The Helm chart deployment runs.
You will see Harness fetch the Helm chart. Here is an example:
Helm repository: Bitnami Helm Repo
Chart name: nginx
Chart version: 9.4.1
Helm version: V3
Repo url: https://charts.bitnami.com/bitnami
Successfully fetched values.yaml
Fetching files from helm chart repo
Helm repository: Bitnami Helm Repo
Chart name: nginx
Helm version: V3
Repo url: https://charts.bitnami.com/bitnami
Successfully fetched following files:
- nginx/.helmignore
- nginx/charts/common/.helmignore
- nginx/charts/common/templates/validations/_postgresql.tpl
- nginx/charts/common/templates/validations/_cassandra.tpl
- nginx/charts/common/templates/validations/_mongodb.tpl
- nginx/charts/common/templates/validations/_mariadb.tpl
- nginx/charts/common/templates/validations/_validations.tpl
- nginx/charts/common/templates/validations/_redis.tpl
- nginx/charts/common/templates/_ingress.tpl
- nginx/charts/common/templates/_names.tpl
- nginx/charts/common/templates/_affinities.tpl
- nginx/charts/common/templates/_storage.tpl
- nginx/charts/common/templates/_utils.tpl
- nginx/charts/common/templates/_errors.tpl
- nginx/charts/common/templates/_capabilities.tpl
- nginx/charts/common/templates/_secrets.tpl
- nginx/charts/common/templates/_warnings.tpl
- nginx/charts/common/templates/_tplvalues.tpl
- nginx/charts/common/templates/_images.tpl
- nginx/charts/common/templates/_labels.tpl
- nginx/charts/common/Chart.yaml
- nginx/charts/common/values.yaml
- nginx/charts/common/README.md
- nginx/Chart.lock
- nginx/templates/svc.yaml
- nginx/templates/health-ingress.yaml
- nginx/templates/ldap-daemon-secrets.yaml
- nginx/templates/tls-secrets.yaml
- nginx/templates/NOTES.txt
- nginx/templates/pdb.yaml
- nginx/templates/ingress.yaml
- nginx/templates/server-block-configmap.yaml
- nginx/templates/serviceaccount.yaml
- nginx/templates/hpa.yaml
- nginx/templates/servicemonitor.yaml
Done.
Next, Harness will initialize and prepare the workloads, apply the Kubernetes manifests, and wait for steady state.

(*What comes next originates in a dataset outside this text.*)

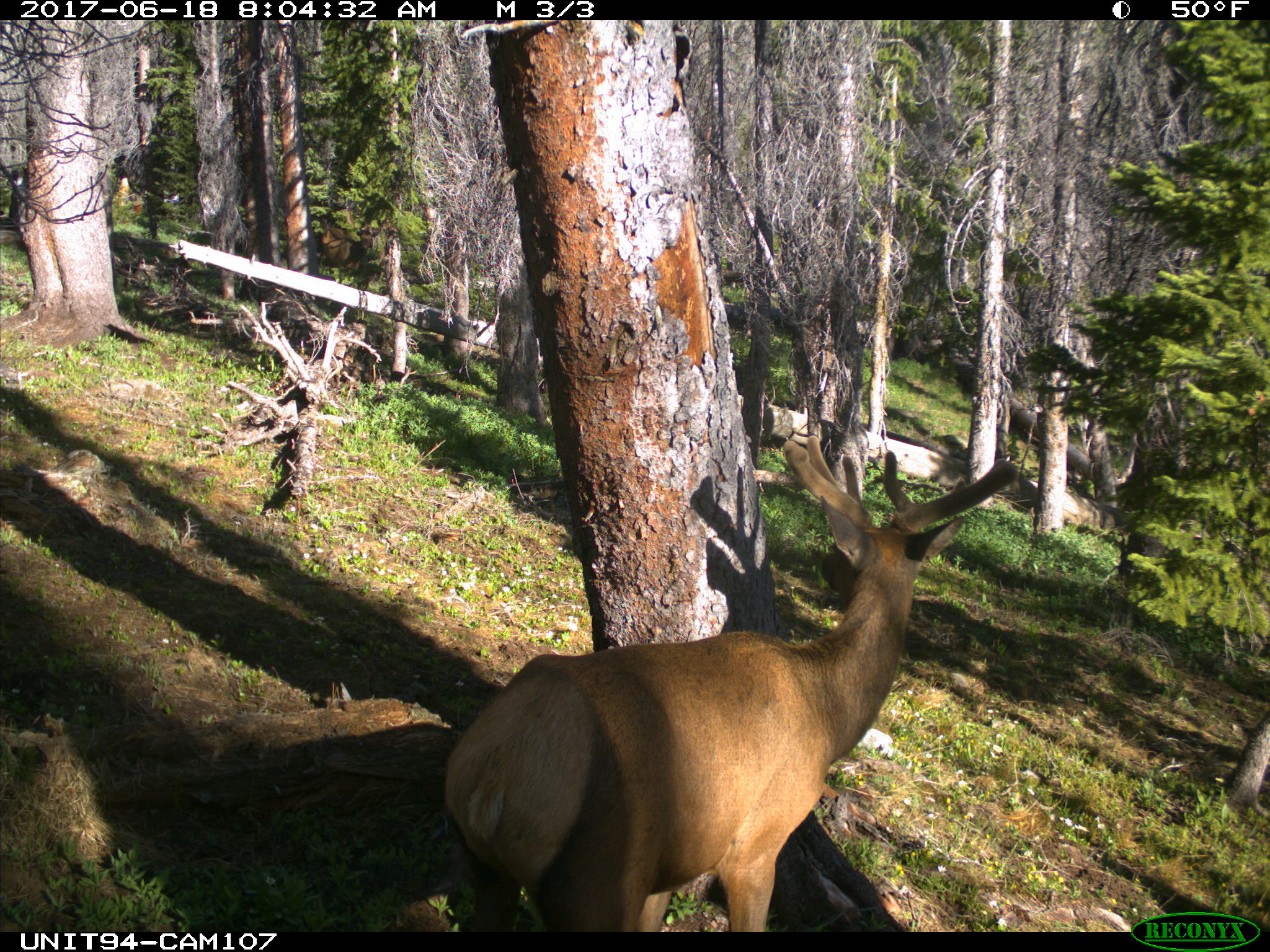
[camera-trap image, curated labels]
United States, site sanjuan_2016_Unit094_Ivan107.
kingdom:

In Wait for Steady State you will see the workloads deployed and the pods scaled up and running (the release name has been shortened for readability):
kubectl --kubeconfig=config get events --namespace=default --output=custom-columns=KIND:involvedObject.kind,NAME:.involvedObject.name,NAMESPACE:.involvedObject.namespace,MESSAGE:.message,REASON:.reason --watch-only
kubectl --kubeconfig=config rollout status Deployment/release-e008...ee-nginx --namespace=default --watch=true
Status : release-e008...ee-nginx Waiting for deployment spec update to be observed...

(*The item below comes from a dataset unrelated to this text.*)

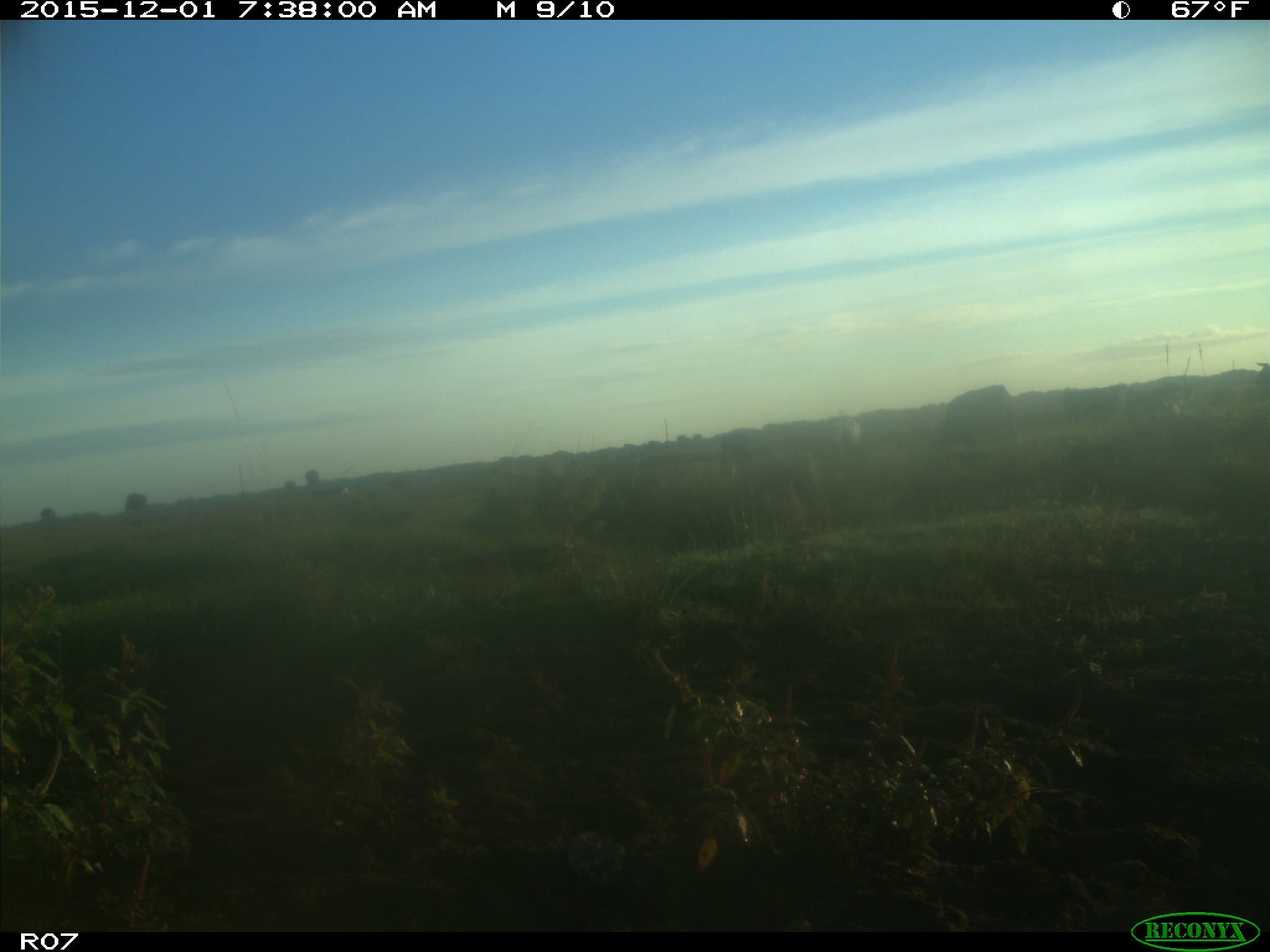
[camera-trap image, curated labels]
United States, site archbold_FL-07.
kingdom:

Event : release-e008...ee-nginx Deployment release-e008...ee-nginx default Scaled up replica set release-e008...ee-nginx-779cd786f6 to 1 ScalingReplicaSet
Status : release-e008...ee-nginx Waiting for deployment spec update to be observed...

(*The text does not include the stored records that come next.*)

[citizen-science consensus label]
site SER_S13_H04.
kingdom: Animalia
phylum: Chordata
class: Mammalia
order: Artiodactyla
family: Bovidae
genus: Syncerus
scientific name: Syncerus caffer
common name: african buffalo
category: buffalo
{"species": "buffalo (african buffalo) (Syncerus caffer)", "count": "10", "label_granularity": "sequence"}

Status : release-e008...ee-nginx Waiting for deployment "release-e008...ee-nginx" rollout to finish: 0 out of
Event : release-e008...ee-nginx ReplicaSet release-e008...ee-nginx-779cd786f6 default Created pod: release-e008...ee-nginx-779n765l SuccessfulCreate
Status : release-e008...ee-nginx Waiting for deployment "release-e008...ee-nginx" rollout to finish: 0 of 1 updated replicas are available...
Event : release-e008...ee-nginx Pod release-e008...ee-nginx-779n765l default Successfully assigned default/release-e008...ee-nginx-779n765l to gke-doc-account-default-pool-d910b20f-argz Scheduled
Event : release-e008...ee-nginx Pod release-e008...ee-nginx-779n765l default Pulling image "docker.io/bitnami/nginx:1.21.1-debian-10-r0" Pulling
Event : release-e008...ee-nginx Pod release-e008...ee-nginx-779n765l default Successfully pulled image "docker.io/bitnami/nginx:1.21.1-debian-10-r0" in 3.495150157s Pulled
Event : release-e008...ee-nginx Pod release-e008...ee-nginx-779n765l default Created container nginx Created
Event : release-e008...ee-nginx Pod release-e008...ee-nginx-779n765l default Started container nginx Started
Status : release-e008...ee-nginx deployment "release-e008...ee-nginx" successfully rolled out
Done.
You deployment is successful.
Versioning and Rollback
Helm chart deployments support versioning and rollback in the same way as standard Kubernetes deployments.
See Kubernetes Rollback.
Option: Trigger the Pipeline on a New Chart Version
You can set up a Harness Trigger to listen on the chart repo and execute the Pipeline when a new chart version appears. See Trigger Pipelines on New Helm Chart.